### AUFGABE 1
Gib aus dem Forenthread zur AiO-Wasserkühlung wörtlich den Abschnitt aus, der mit den Worten „Jetzt sehe ich“ beginnt und mit „bin ich zufrieden.“ endet.
### AUFGABE 2
Prüfe anhand des Forenthreads zur AiO-Wasserkühlung, ob die folgenden Aussagen stimmen, und belege jedes Ja oder Nein mit einem wörtlichen Zitat der entscheidenden Stelle. (a) Torben456 hat eine GTX 1050 Ti gegen eine RX580 getauscht. (b) Narbennarr empfiehlt die 120er Variante. (c) Nach Narbennarr liegen 240er auf dem Niveau von High-End-Luftkühlern.

### VORLIEGENDER AUSZUG
######
# Cooler Master MasterLiquid ML120L RGB Erfahrungen?



## Torben456 (5. August 2018)

Hallo, 

ich rüste gerade mein 3. System nach, das ganze soll ein wenig schicker werden, habe meine GTX 1050 Ti gegen eine günstige RX580 getauscht. 
Jetzt soll auch noch mein recht alter Mugen 3 getauscht werden, der ist mir einfach zu wuchtig geworden und die Lamellen sind auch schon recht verbogen. 

Jetzt sehe ich das es recht günstige 120er AiO Waküs gibt. 
Cooler Master MasterLiquid ML120L RGB ab €' '49,61 de (2018) | Preisvergleich Geizhals Deutschland, die finde ich recht schick. 

Hat einer Erfahrungen ob die Pumpe reicht leise ist? 

Die CPU die gekühlt werden muss ist ein i5 4690K@4.2GHZ, solange die Temperaturen gleich bleiben wie beim Mugen 3 bin ich zufrieden.


----------



## Narbennarr (5. August 2018)

Nicht mit ner 120er....lass das besser


----------



## Torben456 (5. August 2018)

Narbennarr schrieb:


> Nicht mit ner 120er....lass das besser



Also lieber die 240er Variante?
Cooler Master MasterLiquid Lite 240 ab €' '50,90 de (2018) | Preisvergleich Geizhals Deutschland


----------



## Narbennarr (5. August 2018)

240er sind deutlich potenter und liegen dann auf dem Niveau (bzw knapp über) der High-End Lüftkühler wie dem D15 etc. Bei den 120er ist man eher so im Bereich kleiner Kühler, dein Mugen ist vermutlich leiser und/oder stärker 

Ich hab die CM AiOs von den Pumpen als sehr angenehm in Erinnerung, aber das unterliegt immer einer gewissen Streuung. Da würde ich dann einfach das Rückgaberecht in Anspruch nehmen, wenns doch nicht gefällt. Hatte auch schon ne AiO die noch viel Luft drinn hatte und das blubbert dann störend


----------



## Rallyesport (5. August 2018)
######
### EXTRAHIERTE DATEN
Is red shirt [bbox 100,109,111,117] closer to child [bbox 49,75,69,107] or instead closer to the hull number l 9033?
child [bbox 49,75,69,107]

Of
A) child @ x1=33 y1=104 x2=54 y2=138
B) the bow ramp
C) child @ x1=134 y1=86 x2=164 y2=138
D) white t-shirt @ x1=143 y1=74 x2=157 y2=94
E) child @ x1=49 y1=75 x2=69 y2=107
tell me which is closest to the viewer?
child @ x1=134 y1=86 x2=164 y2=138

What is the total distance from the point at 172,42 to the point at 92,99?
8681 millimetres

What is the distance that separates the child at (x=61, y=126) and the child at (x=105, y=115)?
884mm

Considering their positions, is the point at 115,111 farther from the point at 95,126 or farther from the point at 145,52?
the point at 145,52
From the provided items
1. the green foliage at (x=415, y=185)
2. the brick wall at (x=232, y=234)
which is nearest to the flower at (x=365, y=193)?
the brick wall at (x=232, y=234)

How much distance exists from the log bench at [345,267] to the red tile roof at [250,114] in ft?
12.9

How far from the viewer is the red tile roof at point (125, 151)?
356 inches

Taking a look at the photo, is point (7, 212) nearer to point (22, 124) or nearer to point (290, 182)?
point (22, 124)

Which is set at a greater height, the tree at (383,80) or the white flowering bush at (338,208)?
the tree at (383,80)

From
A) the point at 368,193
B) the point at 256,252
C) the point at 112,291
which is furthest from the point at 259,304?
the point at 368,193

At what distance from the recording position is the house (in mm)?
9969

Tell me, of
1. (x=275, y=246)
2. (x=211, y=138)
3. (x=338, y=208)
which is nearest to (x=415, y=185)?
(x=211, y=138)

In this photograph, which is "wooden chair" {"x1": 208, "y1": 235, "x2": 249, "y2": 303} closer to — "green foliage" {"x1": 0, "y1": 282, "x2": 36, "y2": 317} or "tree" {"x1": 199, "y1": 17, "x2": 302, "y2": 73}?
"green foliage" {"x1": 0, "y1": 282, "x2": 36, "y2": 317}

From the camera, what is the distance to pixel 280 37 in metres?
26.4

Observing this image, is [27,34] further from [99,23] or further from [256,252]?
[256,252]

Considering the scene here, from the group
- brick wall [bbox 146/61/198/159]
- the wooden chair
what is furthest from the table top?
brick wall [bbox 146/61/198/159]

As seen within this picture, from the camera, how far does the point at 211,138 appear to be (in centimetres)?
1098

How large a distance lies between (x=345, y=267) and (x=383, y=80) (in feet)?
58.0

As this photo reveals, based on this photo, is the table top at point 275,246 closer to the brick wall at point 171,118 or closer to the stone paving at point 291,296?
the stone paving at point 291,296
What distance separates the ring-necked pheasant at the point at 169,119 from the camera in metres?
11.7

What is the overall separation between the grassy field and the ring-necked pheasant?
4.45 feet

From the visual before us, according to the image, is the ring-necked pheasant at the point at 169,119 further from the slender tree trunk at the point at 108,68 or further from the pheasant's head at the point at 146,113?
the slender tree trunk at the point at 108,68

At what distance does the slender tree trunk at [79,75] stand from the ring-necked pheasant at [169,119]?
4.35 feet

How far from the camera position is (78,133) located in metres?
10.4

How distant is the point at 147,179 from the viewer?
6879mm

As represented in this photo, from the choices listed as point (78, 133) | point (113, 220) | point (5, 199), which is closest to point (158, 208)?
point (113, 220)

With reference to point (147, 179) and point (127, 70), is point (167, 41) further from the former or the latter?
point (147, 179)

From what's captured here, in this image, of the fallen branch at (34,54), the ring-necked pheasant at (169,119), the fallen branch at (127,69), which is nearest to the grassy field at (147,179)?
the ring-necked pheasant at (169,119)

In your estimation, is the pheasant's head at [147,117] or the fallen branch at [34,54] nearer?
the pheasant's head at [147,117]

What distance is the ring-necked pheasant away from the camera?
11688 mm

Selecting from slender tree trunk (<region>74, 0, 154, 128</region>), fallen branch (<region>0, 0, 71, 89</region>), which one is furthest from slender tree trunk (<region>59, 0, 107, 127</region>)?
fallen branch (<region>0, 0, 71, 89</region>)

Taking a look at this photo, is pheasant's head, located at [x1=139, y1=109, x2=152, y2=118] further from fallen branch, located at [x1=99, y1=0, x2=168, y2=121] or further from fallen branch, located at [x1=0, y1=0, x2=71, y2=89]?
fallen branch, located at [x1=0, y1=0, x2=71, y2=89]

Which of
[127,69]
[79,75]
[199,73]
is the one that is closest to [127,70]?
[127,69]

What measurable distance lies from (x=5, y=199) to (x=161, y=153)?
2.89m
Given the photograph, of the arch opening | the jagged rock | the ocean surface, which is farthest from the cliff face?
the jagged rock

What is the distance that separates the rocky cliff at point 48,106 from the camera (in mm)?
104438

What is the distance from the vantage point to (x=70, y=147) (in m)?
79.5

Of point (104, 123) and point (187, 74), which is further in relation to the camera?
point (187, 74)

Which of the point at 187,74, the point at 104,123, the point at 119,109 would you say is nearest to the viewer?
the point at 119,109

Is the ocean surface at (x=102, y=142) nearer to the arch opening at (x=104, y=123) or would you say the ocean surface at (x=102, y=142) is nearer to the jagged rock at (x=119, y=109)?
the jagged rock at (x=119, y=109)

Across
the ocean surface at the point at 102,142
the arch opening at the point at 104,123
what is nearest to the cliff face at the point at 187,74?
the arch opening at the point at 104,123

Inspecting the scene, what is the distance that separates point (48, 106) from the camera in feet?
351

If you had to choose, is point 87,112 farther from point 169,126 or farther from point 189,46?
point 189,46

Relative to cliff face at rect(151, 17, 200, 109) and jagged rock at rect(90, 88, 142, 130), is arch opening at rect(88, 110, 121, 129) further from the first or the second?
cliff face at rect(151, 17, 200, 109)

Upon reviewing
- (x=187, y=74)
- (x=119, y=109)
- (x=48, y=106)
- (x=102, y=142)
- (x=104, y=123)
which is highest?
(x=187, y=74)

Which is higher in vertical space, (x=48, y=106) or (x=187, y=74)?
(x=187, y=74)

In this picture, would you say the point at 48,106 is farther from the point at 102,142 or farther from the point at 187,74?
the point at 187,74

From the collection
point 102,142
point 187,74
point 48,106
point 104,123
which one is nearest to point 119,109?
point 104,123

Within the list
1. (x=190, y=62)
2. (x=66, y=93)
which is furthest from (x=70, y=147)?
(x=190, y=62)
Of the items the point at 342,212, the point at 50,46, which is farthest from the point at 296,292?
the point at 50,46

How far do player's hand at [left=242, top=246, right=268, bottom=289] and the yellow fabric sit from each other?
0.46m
######
### ANTWORT 1
Jetzt sehe ich das es recht günstige 120er AiO Waküs gibt. 
Cooler Master MasterLiquid ML120L RGB ab €' '49,61 de (2018) | Preisvergleich Geizhals Deutschland, die finde ich recht schick. 

Hat einer Erfahrungen ob die Pumpe reicht leise ist? 

Die CPU die gekühlt werden muss ist ein i5 4690K@4.2GHZ, solange die Temperaturen gleich bleiben wie beim Mugen 3 bin ich zufrieden.

### ANTWORT 2
(a) Ja: „habe meine GTX 1050 Ti gegen eine günstige RX580 getauscht“
(b) Nein: „Nicht mit ner 120er....lass das besser“
(c) Ja: „240er sind deutlich potenter und liegen dann auf dem Niveau (bzw knapp über) der High-End Lüftkühler wie dem D15 etc.“